The text discusses outliers, which are values that do not seem to belong to their data set. The text proposes increasingly higher numbers for the cost of a broom ($10, $25, $100, $1500), asking us where we would call for an investigation of such charges. In order to answer the question, we should be asking what the average cost of a broom is in the locality where we buy them. If we had the prices for brooms from a couple of dozen vendors, we could z-score analysis of each price to show whether a specific price is well outside the data set it is supposed to belong in. This type of analysis assumes that most elements in the data set will fit a bell curve, one in which there are more data points in the middle of a range, and fewer at each end. A z-score tells us how many standard deviations away from the mean a value is. Obviously, this only applies to data expected to fit under a bell curve.

The next concept is stratification, which means simplifying data sets into collections of tables. The text explains that we could not get a meaningful z-score for brooms if the table in question also included the cost of uniforms, buildings, and parties. We need to examine just the data for like cases, in this example, the prices of brooms. The text warns that this method creates lots of tables from a data set. In the same part of the chapter, the author explains summarization, which is easier to understand. Summarization computes a representative statistic for each case in the tables formed by stratification, which is why the author explained that first. It could, for instance, generate an average price for each product we buy, regardless of the number we buy or the number of vendors we use.

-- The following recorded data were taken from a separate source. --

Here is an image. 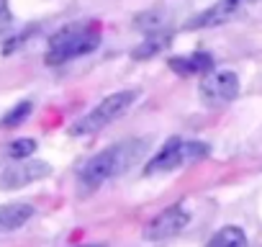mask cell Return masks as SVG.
Wrapping results in <instances>:
<instances>
[{
    "label": "cell",
    "instance_id": "1",
    "mask_svg": "<svg viewBox=\"0 0 262 247\" xmlns=\"http://www.w3.org/2000/svg\"><path fill=\"white\" fill-rule=\"evenodd\" d=\"M144 150H147V142L128 139V142H118V145L98 152L80 170V191L82 193H90V191L100 188L103 183H108L111 178L123 175L126 170H131V165L139 162V157H142Z\"/></svg>",
    "mask_w": 262,
    "mask_h": 247
},
{
    "label": "cell",
    "instance_id": "2",
    "mask_svg": "<svg viewBox=\"0 0 262 247\" xmlns=\"http://www.w3.org/2000/svg\"><path fill=\"white\" fill-rule=\"evenodd\" d=\"M98 44H100V31L93 24H70L49 39L47 65L57 67V65H64L70 59L85 57V54L95 52Z\"/></svg>",
    "mask_w": 262,
    "mask_h": 247
},
{
    "label": "cell",
    "instance_id": "3",
    "mask_svg": "<svg viewBox=\"0 0 262 247\" xmlns=\"http://www.w3.org/2000/svg\"><path fill=\"white\" fill-rule=\"evenodd\" d=\"M137 100V90H118V93H111L105 95L90 113H85L82 118H77L72 127H70V134L72 137H90L100 129H105L108 123H113L116 118H121L131 106Z\"/></svg>",
    "mask_w": 262,
    "mask_h": 247
},
{
    "label": "cell",
    "instance_id": "4",
    "mask_svg": "<svg viewBox=\"0 0 262 247\" xmlns=\"http://www.w3.org/2000/svg\"><path fill=\"white\" fill-rule=\"evenodd\" d=\"M211 155V147L206 142H185L180 137H170L165 147L147 162L144 175H160V173H172L183 165L201 162Z\"/></svg>",
    "mask_w": 262,
    "mask_h": 247
},
{
    "label": "cell",
    "instance_id": "5",
    "mask_svg": "<svg viewBox=\"0 0 262 247\" xmlns=\"http://www.w3.org/2000/svg\"><path fill=\"white\" fill-rule=\"evenodd\" d=\"M198 95L206 106L216 108V106H226L239 95V77L231 70H219V72H208L203 75L201 85H198Z\"/></svg>",
    "mask_w": 262,
    "mask_h": 247
},
{
    "label": "cell",
    "instance_id": "6",
    "mask_svg": "<svg viewBox=\"0 0 262 247\" xmlns=\"http://www.w3.org/2000/svg\"><path fill=\"white\" fill-rule=\"evenodd\" d=\"M190 221V211L183 203H172L165 211H160L147 227H144V239L149 242H165L175 234H180Z\"/></svg>",
    "mask_w": 262,
    "mask_h": 247
},
{
    "label": "cell",
    "instance_id": "7",
    "mask_svg": "<svg viewBox=\"0 0 262 247\" xmlns=\"http://www.w3.org/2000/svg\"><path fill=\"white\" fill-rule=\"evenodd\" d=\"M52 175V165L44 160H18L0 173V191H18L29 183L44 180Z\"/></svg>",
    "mask_w": 262,
    "mask_h": 247
},
{
    "label": "cell",
    "instance_id": "8",
    "mask_svg": "<svg viewBox=\"0 0 262 247\" xmlns=\"http://www.w3.org/2000/svg\"><path fill=\"white\" fill-rule=\"evenodd\" d=\"M242 8L234 3V0H219V3H213L211 8H206L203 13L193 16L185 29L188 31H198V29H213V26H221V24H229Z\"/></svg>",
    "mask_w": 262,
    "mask_h": 247
},
{
    "label": "cell",
    "instance_id": "9",
    "mask_svg": "<svg viewBox=\"0 0 262 247\" xmlns=\"http://www.w3.org/2000/svg\"><path fill=\"white\" fill-rule=\"evenodd\" d=\"M167 67L180 75V77H190V75H208L213 70V57L208 52H193L188 57H170Z\"/></svg>",
    "mask_w": 262,
    "mask_h": 247
},
{
    "label": "cell",
    "instance_id": "10",
    "mask_svg": "<svg viewBox=\"0 0 262 247\" xmlns=\"http://www.w3.org/2000/svg\"><path fill=\"white\" fill-rule=\"evenodd\" d=\"M31 216H34L31 203H6V206H0V232L21 229Z\"/></svg>",
    "mask_w": 262,
    "mask_h": 247
},
{
    "label": "cell",
    "instance_id": "11",
    "mask_svg": "<svg viewBox=\"0 0 262 247\" xmlns=\"http://www.w3.org/2000/svg\"><path fill=\"white\" fill-rule=\"evenodd\" d=\"M206 247H247V234H244L242 227L229 224V227H221V229L208 239Z\"/></svg>",
    "mask_w": 262,
    "mask_h": 247
},
{
    "label": "cell",
    "instance_id": "12",
    "mask_svg": "<svg viewBox=\"0 0 262 247\" xmlns=\"http://www.w3.org/2000/svg\"><path fill=\"white\" fill-rule=\"evenodd\" d=\"M170 34L167 31H155V34H149V39L147 42H142L134 52H131V57L134 59H152L155 54H160L167 44H170Z\"/></svg>",
    "mask_w": 262,
    "mask_h": 247
},
{
    "label": "cell",
    "instance_id": "13",
    "mask_svg": "<svg viewBox=\"0 0 262 247\" xmlns=\"http://www.w3.org/2000/svg\"><path fill=\"white\" fill-rule=\"evenodd\" d=\"M31 111H34L31 100H21V103H16L3 118H0V127H3V129H16L18 123H24V121L31 116Z\"/></svg>",
    "mask_w": 262,
    "mask_h": 247
},
{
    "label": "cell",
    "instance_id": "14",
    "mask_svg": "<svg viewBox=\"0 0 262 247\" xmlns=\"http://www.w3.org/2000/svg\"><path fill=\"white\" fill-rule=\"evenodd\" d=\"M162 21H165V13L162 11H147V13H139L137 16V29L147 31V34H155V31H162Z\"/></svg>",
    "mask_w": 262,
    "mask_h": 247
},
{
    "label": "cell",
    "instance_id": "15",
    "mask_svg": "<svg viewBox=\"0 0 262 247\" xmlns=\"http://www.w3.org/2000/svg\"><path fill=\"white\" fill-rule=\"evenodd\" d=\"M34 152H36V139H31V137L13 139V142L8 145V157H13V160H26V157H31Z\"/></svg>",
    "mask_w": 262,
    "mask_h": 247
},
{
    "label": "cell",
    "instance_id": "16",
    "mask_svg": "<svg viewBox=\"0 0 262 247\" xmlns=\"http://www.w3.org/2000/svg\"><path fill=\"white\" fill-rule=\"evenodd\" d=\"M34 31H24V34H18V36H13V39H8L6 44H3V54H13L16 49H21L24 44H26V39L31 36Z\"/></svg>",
    "mask_w": 262,
    "mask_h": 247
},
{
    "label": "cell",
    "instance_id": "17",
    "mask_svg": "<svg viewBox=\"0 0 262 247\" xmlns=\"http://www.w3.org/2000/svg\"><path fill=\"white\" fill-rule=\"evenodd\" d=\"M11 26H13V16H11V11H3L0 13V34H6Z\"/></svg>",
    "mask_w": 262,
    "mask_h": 247
},
{
    "label": "cell",
    "instance_id": "18",
    "mask_svg": "<svg viewBox=\"0 0 262 247\" xmlns=\"http://www.w3.org/2000/svg\"><path fill=\"white\" fill-rule=\"evenodd\" d=\"M234 3H236L239 8H244V6H252V3H259V0H234Z\"/></svg>",
    "mask_w": 262,
    "mask_h": 247
},
{
    "label": "cell",
    "instance_id": "19",
    "mask_svg": "<svg viewBox=\"0 0 262 247\" xmlns=\"http://www.w3.org/2000/svg\"><path fill=\"white\" fill-rule=\"evenodd\" d=\"M3 11H8V0H0V13Z\"/></svg>",
    "mask_w": 262,
    "mask_h": 247
},
{
    "label": "cell",
    "instance_id": "20",
    "mask_svg": "<svg viewBox=\"0 0 262 247\" xmlns=\"http://www.w3.org/2000/svg\"><path fill=\"white\" fill-rule=\"evenodd\" d=\"M77 247H105V244H77Z\"/></svg>",
    "mask_w": 262,
    "mask_h": 247
}]
</instances>
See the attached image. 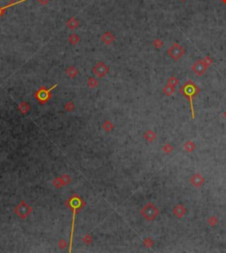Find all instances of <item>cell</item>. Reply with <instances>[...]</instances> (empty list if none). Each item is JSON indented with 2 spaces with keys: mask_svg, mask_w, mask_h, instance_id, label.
<instances>
[{
  "mask_svg": "<svg viewBox=\"0 0 226 253\" xmlns=\"http://www.w3.org/2000/svg\"><path fill=\"white\" fill-rule=\"evenodd\" d=\"M79 40H80V38H79V36H78V34H71L68 39L69 42H70L71 44H76V43L79 41Z\"/></svg>",
  "mask_w": 226,
  "mask_h": 253,
  "instance_id": "cell-7",
  "label": "cell"
},
{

In the same section, the author introduces time trend analysis. Look at the graph on page 185, which shows how much a specific employees spent every two weeks. If a company has huge peaks in production at certain times of the year (candy companies often do), then there may be higher spending in those periods. The graph in the text shows a growing number of dollars spent, increasing from late October through March. Are we making jelly beans? In this case, there was no good reason for the purchases other than to steal from the company.

Let's move ahead to financial statements, starting on page 187. It lists several common statements that companies compile about their operations, as well as some analysis methods commonly used to examine such statements.

  • Comparing the same kinds of statements across time gives us a history of the company from the point of view of that kind of statement.
  • Financial statements can be used to calculate numbers based on them (key ratios), which gives more meaning than the statements themselves. Some of these ratios are shown on page 189.
  • Vertical analysis examines a statement by showing each line's percentage of the amount it adds up to, as in the examples on page 190. Two analyses are shown to indicate how each line's percentage increased or decreased across time.
  • Horizontal analysis is done by showing line items for two or more years, and computing the differences in actual numbers, not in percentages of the whole. The amounts and percents of change are caclulated.


  1. Continue the reading assignments for the course.
  2. Complete the assignments and class discussion made in this module.